The families residing in nearly 400 flats in five apartments in Maradu, Kochi, can heave a sigh of relief for now, as a vacation bench of the Supreme Court stayed the demolition order passed by the Court on May 8 for six weeks.
The bench of Justices Indira Banerjee and Ajay Rastogi passed the order while considering a writ petition filed by a group of residents stating that they were not heard by the Court before ordering the demolition of the apartments within a month on findings of violation of Coastal Regulation Zone notification.
The vacation bench said that it will not be appropriate for it to pass any orders on the matter, as the original order was passed by another bench. Therefore, it has directed the listing of the matter before the bench of Justices Arun Mishra and Navin Sinha, which passed the judgment, in the first week of July.
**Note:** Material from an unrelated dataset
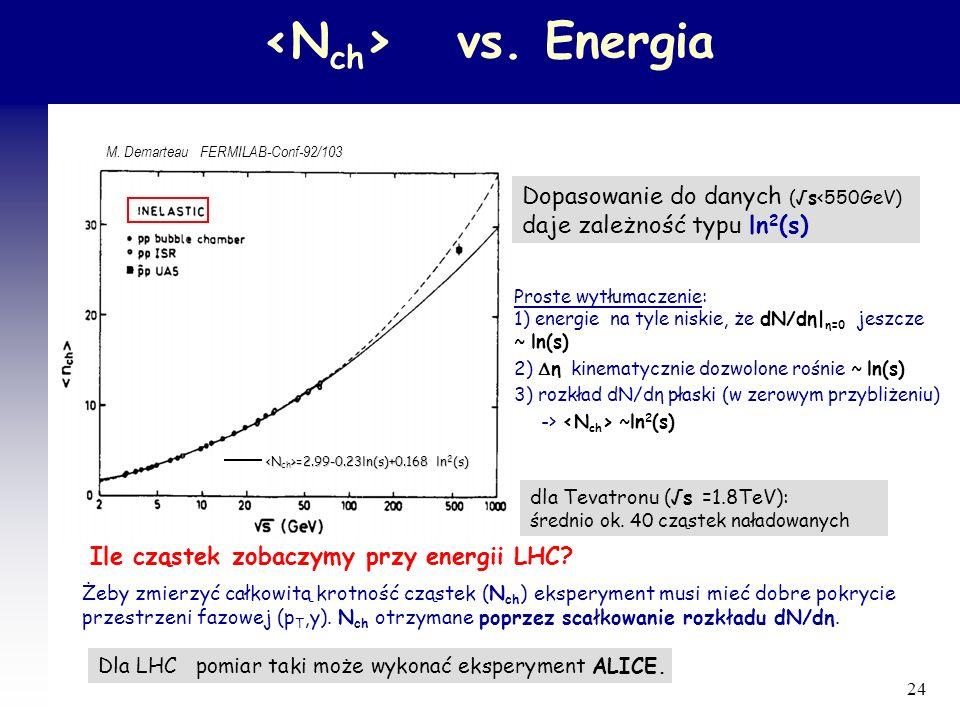 <Nch> vs. Energia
Builders of two apartments have filed review petitions against the judgment stating that the Court was misled by the Kerala Coastal Zone Management Authority (KCZMA) into concluding that the constructions were made in violation of Coastal Regulation Zone notifications. According to the builders, the Kerala Coastal Zone Management Authority was aware that the constructions are legal now, as the area is categorized as CRZ-II (where such constructions are permissible) in the Coastal Zone Management Plan prepared as per the 2011 CRZ notification. Though this plan was approved by the Union Ministry of Environment and Forests in February 2019, this was not brought to the notice of the Court by KCZMA "for reasons best known to it", the petition states.
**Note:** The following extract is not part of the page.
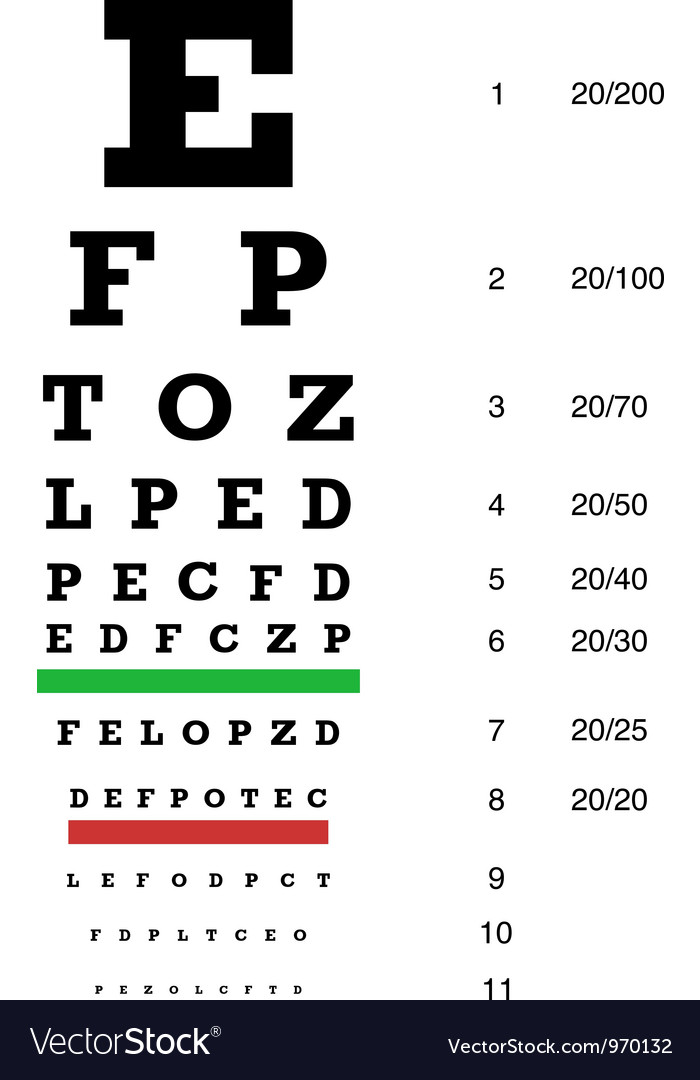 Snellen Chart Preview vector image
The review petitions state that the demolition order was passed by the Court on an erroneous understanding that Maradu area was included in CRZ-III area. The bench did not notice that the area was categorized as CRZ-II as per the Coastal Zone Management Plan prepared for the area as per CRZ 2011 notification, which was approved by the Union Ministry of Environment and Forests on February 28. Therefore, at present, a construction of the like nature is legal and permissible in the area, contends the review petitions filed by Holy Faith Builders and Developers and Alpha Ventures Pvt Ltd.
The construction started in the year 2006 based on a building permit issued by the Maradu Grama Panchayath, which was later upgraded as Municipality. Based on an instruction from the State Government, the Panchayath issued a show-cause notice for revoking the building permit, citing CRZ violations. This was challenged in the High Court of Kerala. The High Court stayed the notices, and construction was carried out on the strength of Court's interim order. Later, the writ petitions by builders were allowed by the Court on the ground that Government had no power in law to issue instructions to a local self government authority. This was challenged by the KCZMA in the Supreme Court, in which orders were passed on May 8.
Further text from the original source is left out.